5.4.1 Sensor Array Layout
5.4.1.1 Static Sensor Layout
We found that a realistic and integrated modelling effort on plume dispersion, including a module for sediment transport and aggregation as described by Purkiani et al. (2021) and illustrated in Figure 3, is a prerequisite to determine the most effective sensor layout. Based on probability maps for plume dispersion and deposition, sensors can be distributed along the main axes or gradients of plume transport and SPM mass concentration. However, we also recommend deploying sensors in the less probable direction of plume transport, as current directions are highly variable especially on short time scale (e.g., Aleynik et al., 2017; Figure 9 of this study). Furthermore, such sensors are required to register and ensure that no sediments dispersed in those directions.

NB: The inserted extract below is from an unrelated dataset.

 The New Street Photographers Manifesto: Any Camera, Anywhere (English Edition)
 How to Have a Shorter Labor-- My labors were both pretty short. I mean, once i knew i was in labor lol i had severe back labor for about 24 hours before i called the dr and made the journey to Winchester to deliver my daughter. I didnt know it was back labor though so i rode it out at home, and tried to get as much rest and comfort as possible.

5.4.1.2 Dynamic Sensor Layout
During future larger-scale impact experiments or mining activities, sensor deployments will require more flexibility as compared to the static sensor array used in our study. Here, a minimum distance of 100 m from the dredge tracks was deemed relatively safe for the deployment of the sensor platforms. In a larger-scale (test) mining operation, however, the distance at which fixed sensor platforms can be considered safe at all times may be hundreds of metres or even one or more kilometres from the disturbance site. Despite the larger size of the plume, much of its suspended load will already have settled before the plume reaches the first sensor platforms, and thus important information on how the plume develops from the near field to the far field will be lost. Therefore, in scenarios for future monitoring of deep-sea extractive activities (e.g., Aguzzi et al., 2019), AUVs with integrated turbidity sensors are envisioned as a suitable tool for dynamic monitoring of the seafloor and sediment plumes. Since AUVs do not produce a synoptic image of plume dispersion but will create short-term single spot measurements, it is recommendable to combine AUV plume mapping with the deployment of fixed sensors that produce continuous times series of current speed and direction as well as turbidity close to the seafloor.

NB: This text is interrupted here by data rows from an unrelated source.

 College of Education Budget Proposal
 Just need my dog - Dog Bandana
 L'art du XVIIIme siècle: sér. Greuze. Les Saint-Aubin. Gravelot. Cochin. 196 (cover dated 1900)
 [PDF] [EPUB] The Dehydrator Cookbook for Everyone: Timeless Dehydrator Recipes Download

Multibeam systems mounted on AUVs could also help to monitor the dispersion of sediment plumes over larger spatial scales. Generally, multibeam systems are used to map the bathymetry or roughness of the seafloor (e.g., Lurton, 2002), but water column reflection may also be used for the detection of suspended material (e.g., Best et al., 2010; Simmons et al., 2010; Fromant et al., 2021). During the SO268 expedition, a small experiment was carried out in which a multibeam system was mounted on the ROV, together with an OBS. The ROV thrusters were used to stir up sediment from the seafloor, which served as a target for the multibeam systems (Supplement Figure 8). Although the principle of the approach could be proved, ship time constraints did not allow for optimisation of the method.

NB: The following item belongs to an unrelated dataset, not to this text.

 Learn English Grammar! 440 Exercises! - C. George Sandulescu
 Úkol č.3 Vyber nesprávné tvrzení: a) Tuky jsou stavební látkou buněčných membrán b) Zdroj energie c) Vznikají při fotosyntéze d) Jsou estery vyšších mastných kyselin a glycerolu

5.4.2 Types of Monitoring Tools
5.4.2.1 Visual Monitoring
Seafloor imagery obtained by both ROV and OFOS deployments proved to be useful to visualise plume-related sediment deposition on the seafloor. The SLIC boxes provided qualitative information on the amount of settled sediment, and we infer that they may be especially efficient to assess the amount of sediment deposition associated with larger-scale (mining) activities. Moreover, time-lapse cameras may prove to be useful in the case that a gravity flow forms (dependent on sediment concentration and topography), or if the plume stays below the lowermost mounted sensors, to complement to the overall picture of the plume dispersion. Furthermore, the usage of AUVs for visual monitoring is recommended, as larger distances can be covered more easily.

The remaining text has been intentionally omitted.